▶ **WORK INSTRUCTION**:
Give back an exact copy of the lines from the start of the material through the line bearing "Zara blazer - Zara skirt - storets sneakers". Include both ends and nothing else.

▶ **SUPPLIED ENTRIES**:
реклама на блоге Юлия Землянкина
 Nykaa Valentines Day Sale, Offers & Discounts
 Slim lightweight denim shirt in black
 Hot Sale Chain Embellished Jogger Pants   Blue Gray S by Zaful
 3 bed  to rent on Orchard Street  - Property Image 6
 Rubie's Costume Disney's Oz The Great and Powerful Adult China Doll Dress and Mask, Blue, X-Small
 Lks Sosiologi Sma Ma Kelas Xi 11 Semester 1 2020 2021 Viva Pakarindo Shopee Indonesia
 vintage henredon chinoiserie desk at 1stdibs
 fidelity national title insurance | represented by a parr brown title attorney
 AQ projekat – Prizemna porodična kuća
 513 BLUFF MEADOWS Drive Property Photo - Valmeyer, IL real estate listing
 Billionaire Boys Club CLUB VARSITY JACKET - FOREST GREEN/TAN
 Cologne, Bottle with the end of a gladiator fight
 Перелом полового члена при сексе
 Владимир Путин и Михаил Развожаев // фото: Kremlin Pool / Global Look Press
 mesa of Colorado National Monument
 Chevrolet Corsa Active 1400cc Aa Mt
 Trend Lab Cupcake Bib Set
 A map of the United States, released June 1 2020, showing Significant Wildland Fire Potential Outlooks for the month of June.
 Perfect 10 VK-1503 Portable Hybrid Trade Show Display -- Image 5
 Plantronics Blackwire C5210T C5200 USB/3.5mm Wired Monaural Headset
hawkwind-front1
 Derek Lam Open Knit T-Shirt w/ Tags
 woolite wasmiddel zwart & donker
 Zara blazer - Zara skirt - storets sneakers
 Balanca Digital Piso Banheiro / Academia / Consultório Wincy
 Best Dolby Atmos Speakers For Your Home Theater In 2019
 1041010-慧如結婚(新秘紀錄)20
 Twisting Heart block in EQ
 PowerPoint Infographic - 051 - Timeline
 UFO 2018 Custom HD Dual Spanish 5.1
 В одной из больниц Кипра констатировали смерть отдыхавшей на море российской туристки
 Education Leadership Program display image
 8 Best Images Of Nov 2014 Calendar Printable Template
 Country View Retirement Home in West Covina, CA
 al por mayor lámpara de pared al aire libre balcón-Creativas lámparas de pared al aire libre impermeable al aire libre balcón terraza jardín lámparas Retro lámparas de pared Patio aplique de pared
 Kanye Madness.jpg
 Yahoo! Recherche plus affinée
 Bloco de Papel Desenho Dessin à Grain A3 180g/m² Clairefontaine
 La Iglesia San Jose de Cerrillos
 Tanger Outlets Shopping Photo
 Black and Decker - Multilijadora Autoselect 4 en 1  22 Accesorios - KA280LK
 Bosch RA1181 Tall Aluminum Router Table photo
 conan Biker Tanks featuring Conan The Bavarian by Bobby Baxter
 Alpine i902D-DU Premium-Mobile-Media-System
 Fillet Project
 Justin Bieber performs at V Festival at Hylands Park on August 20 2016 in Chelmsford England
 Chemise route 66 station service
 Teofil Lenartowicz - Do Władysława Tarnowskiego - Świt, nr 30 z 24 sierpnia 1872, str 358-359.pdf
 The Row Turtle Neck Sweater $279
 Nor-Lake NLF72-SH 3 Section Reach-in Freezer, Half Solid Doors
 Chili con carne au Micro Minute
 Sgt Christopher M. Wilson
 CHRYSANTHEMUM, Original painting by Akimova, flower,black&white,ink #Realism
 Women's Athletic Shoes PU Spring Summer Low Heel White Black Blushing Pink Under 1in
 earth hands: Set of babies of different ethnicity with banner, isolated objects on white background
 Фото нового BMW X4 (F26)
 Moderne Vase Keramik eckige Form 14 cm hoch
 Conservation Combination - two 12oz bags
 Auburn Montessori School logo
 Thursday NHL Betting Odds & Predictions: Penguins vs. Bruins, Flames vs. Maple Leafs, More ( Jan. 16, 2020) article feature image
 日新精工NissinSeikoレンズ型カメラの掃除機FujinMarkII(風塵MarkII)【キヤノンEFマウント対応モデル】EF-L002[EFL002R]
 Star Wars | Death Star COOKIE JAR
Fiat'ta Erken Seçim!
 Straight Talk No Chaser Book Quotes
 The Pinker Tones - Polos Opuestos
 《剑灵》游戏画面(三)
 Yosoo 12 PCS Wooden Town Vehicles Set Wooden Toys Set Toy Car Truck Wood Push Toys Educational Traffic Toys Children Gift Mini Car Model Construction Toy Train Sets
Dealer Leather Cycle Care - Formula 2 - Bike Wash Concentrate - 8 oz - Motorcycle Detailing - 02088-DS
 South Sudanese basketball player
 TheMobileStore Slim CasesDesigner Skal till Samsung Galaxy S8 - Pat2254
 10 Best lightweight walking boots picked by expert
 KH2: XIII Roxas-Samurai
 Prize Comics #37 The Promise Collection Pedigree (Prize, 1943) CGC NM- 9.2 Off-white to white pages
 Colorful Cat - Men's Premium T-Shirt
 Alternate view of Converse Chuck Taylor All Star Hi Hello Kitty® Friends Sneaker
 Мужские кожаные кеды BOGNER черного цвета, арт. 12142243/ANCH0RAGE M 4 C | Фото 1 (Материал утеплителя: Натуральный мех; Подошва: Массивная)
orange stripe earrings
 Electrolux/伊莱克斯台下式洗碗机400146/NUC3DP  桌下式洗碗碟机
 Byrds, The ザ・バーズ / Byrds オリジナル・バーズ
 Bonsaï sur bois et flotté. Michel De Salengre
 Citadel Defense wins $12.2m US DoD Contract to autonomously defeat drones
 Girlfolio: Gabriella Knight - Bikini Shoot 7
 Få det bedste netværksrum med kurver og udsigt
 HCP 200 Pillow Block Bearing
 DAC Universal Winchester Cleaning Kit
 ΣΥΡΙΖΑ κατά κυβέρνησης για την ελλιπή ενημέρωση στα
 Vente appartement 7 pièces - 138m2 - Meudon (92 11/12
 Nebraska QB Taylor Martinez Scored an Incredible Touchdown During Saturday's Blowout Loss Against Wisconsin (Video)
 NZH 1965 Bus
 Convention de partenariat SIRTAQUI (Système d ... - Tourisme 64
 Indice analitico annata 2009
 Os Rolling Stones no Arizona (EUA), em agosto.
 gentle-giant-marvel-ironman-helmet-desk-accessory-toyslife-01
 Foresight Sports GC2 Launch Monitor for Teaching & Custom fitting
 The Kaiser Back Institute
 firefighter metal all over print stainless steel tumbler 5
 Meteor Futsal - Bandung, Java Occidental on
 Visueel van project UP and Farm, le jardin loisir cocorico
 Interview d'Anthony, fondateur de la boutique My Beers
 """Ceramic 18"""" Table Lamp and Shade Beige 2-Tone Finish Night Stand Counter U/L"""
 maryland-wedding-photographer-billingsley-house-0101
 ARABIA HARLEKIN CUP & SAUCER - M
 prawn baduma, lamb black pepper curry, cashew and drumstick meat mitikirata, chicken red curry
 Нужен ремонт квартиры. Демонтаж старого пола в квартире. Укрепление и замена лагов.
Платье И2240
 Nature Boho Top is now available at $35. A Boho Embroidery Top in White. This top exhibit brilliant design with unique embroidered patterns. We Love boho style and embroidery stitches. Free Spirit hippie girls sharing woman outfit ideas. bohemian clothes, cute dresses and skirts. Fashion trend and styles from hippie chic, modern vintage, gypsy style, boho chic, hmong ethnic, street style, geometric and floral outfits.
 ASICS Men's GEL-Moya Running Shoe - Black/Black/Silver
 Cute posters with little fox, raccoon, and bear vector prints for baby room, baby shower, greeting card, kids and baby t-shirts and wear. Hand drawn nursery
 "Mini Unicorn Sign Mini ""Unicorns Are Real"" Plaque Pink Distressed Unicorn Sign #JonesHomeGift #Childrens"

▶ **RESPONSE BELOW**:
реклама на блоге Юлия Землянкина
 Nykaa Valentines Day Sale, Offers & Discounts
 Slim lightweight denim shirt in black
 Hot Sale Chain Embellished Jogger Pants   Blue Gray S by Zaful
 3 bed  to rent on Orchard Street  - Property Image 6
 Rubie's Costume Disney's Oz The Great and Powerful Adult China Doll Dress and Mask, Blue, X-Small
 Lks Sosiologi Sma Ma Kelas Xi 11 Semester 1 2020 2021 Viva Pakarindo Shopee Indonesia
 vintage henredon chinoiserie desk at 1stdibs
 fidelity national title insurance | represented by a parr brown title attorney
 AQ projekat – Prizemna porodična kuća
 513 BLUFF MEADOWS Drive Property Photo - Valmeyer, IL real estate listing
 Billionaire Boys Club CLUB VARSITY JACKET - FOREST GREEN/TAN
 Cologne, Bottle with the end of a gladiator fight
 Перелом полового члена при сексе
 Владимир Путин и Михаил Развожаев // фото: Kremlin Pool / Global Look Press
 mesa of Colorado National Monument
 Chevrolet Corsa Active 1400cc Aa Mt
 Trend Lab Cupcake Bib Set
 A map of the United States, released June 1 2020, showing Significant Wildland Fire Potential Outlooks for the month of June.
 Perfect 10 VK-1503 Portable Hybrid Trade Show Display -- Image 5
 Plantronics Blackwire C5210T C5200 USB/3.5mm Wired Monaural Headset
hawkwind-front1
 Derek Lam Open Knit T-Shirt w/ Tags
 woolite wasmiddel zwart & donker
 Zara blazer - Zara skirt - storets sneakers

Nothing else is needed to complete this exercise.